The idea is raised by a paper Maximum Inner-Product Search Using Cone Trees, which is given by Parikshit and Alexander. The idea is that we use a ball tree to partition the dataset until a particular number of tuples(N0) is reached. Thus the leaf node must contain equal or less tuples than the number. For each ball, we can easily compute the upper bound of the inner-product between the ball and the query by the mean and the radius. Therefore, we can traverse from the root to a specific leaf and finally find the inner-product under N0 times computations between a tuple and a query.
This implementation is the outer-storage version. The ball trees are build in the memory and are written into binary files. When using the trees to find the maximum inner-product, just load the trees from the files page by page and then do the process work. The implementation is divided into several tasks.
Use make
in the root directory to build the excution file.
Then execute bin/main
to launch the application in the root directory.
Note that you should always stay in the root directory, otherwise the relative paths won't work.
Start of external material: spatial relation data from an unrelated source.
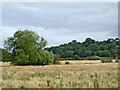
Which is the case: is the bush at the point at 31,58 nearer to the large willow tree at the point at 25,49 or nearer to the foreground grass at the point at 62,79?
the large willow tree at the point at 25,49

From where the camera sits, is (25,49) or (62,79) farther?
(25,49)

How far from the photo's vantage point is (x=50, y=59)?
50.5 m

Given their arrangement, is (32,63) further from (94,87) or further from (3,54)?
(94,87)

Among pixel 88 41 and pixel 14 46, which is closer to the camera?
pixel 14 46

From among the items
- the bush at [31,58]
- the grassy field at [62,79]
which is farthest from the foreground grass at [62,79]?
the bush at [31,58]

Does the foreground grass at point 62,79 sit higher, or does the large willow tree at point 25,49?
the large willow tree at point 25,49

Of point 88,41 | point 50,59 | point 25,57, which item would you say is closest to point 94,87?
point 25,57

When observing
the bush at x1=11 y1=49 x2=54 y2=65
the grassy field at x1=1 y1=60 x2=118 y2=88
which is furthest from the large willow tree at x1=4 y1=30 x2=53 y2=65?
the grassy field at x1=1 y1=60 x2=118 y2=88

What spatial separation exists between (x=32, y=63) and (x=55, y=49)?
6185cm

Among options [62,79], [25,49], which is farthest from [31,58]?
[62,79]

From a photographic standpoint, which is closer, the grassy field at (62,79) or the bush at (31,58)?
the grassy field at (62,79)

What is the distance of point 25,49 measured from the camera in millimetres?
47719

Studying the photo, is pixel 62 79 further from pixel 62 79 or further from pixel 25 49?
pixel 25 49

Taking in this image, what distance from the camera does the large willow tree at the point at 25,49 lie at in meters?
46.9
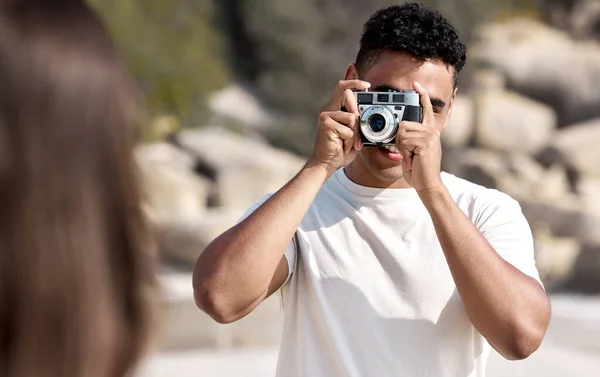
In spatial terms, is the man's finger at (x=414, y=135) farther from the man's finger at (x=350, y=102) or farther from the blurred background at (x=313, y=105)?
the blurred background at (x=313, y=105)

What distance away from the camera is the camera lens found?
215 cm

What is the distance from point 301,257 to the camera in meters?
2.18

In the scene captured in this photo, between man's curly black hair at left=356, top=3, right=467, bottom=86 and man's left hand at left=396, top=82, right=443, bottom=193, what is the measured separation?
8.8 inches

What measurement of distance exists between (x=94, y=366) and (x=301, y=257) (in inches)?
49.4

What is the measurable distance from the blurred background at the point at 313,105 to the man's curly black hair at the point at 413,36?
21.5ft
- Tree Building. --- Finished.
- Tree Storage. --- Finished.
- Tree Loading. --- Finished.
- Maximum Inner-product and Tree Trimming. --- Finished.
- (optional) Tree insertion and deletion. --- 0%.
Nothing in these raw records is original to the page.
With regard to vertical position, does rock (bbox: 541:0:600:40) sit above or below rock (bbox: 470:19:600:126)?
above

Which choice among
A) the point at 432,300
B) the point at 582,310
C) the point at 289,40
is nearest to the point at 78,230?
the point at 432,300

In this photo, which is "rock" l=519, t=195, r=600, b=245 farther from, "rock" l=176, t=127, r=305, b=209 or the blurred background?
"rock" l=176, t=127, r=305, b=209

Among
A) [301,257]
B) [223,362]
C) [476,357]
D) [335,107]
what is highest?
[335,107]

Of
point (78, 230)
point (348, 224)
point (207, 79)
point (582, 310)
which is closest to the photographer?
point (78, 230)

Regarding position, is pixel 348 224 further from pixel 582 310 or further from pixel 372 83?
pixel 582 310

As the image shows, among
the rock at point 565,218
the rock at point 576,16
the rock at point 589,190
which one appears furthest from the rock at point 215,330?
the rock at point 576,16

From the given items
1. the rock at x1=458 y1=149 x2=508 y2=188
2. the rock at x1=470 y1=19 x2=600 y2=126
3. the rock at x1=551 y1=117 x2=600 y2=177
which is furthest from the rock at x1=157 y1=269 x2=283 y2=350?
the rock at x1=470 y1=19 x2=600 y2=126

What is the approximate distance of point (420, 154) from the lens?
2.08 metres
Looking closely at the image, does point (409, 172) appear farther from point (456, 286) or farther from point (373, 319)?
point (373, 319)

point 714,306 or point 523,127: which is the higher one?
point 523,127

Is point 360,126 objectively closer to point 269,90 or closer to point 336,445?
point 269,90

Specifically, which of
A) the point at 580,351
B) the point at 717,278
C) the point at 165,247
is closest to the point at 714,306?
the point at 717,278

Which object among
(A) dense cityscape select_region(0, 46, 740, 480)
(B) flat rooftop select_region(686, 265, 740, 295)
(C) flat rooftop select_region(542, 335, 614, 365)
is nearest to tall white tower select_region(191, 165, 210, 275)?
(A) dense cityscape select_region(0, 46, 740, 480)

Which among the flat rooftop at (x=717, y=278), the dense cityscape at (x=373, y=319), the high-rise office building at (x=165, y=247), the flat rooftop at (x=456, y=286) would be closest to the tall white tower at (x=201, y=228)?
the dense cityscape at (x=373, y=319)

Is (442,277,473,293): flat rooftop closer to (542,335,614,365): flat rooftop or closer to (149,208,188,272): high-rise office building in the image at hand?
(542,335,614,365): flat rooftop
- (optional) Quadratic Ball Tree Implementation. --- 90%.
- Store the nodes through pages and slots with each page size of 64KB.
- Every slot only stores one tree node.
- Every node has an ID, and access as well as storage are implemented by ID.
- (Reference) Sperate the storage of leaf nodes and non-leaf nodes.
- (Reference) Tuples are straightly stored into non-leaf nodes.
Finish the queries with as little memory as possible and as fast as possible.
Mnist (For debugging) and Netflix
Datasets | #Objects | #Dimension | #Query | B | Data Size |
---|---|---|---|---|---|
Mnist | 60,000 | 50 | 1000 | 64KB | 9.4MB |
Netflix | 17770 | 50 | 1000 | 64KB | 8.5MB |
Non-Leaf Node
{ int[4](leftRid and rightRid), float(radius), float[dimension](mean), bool[2](isLeftChild, isRightChild) }
Leaf Node
{ int(k), float[dimension](mean), float(radius), float[N0][dimension](k tuples) }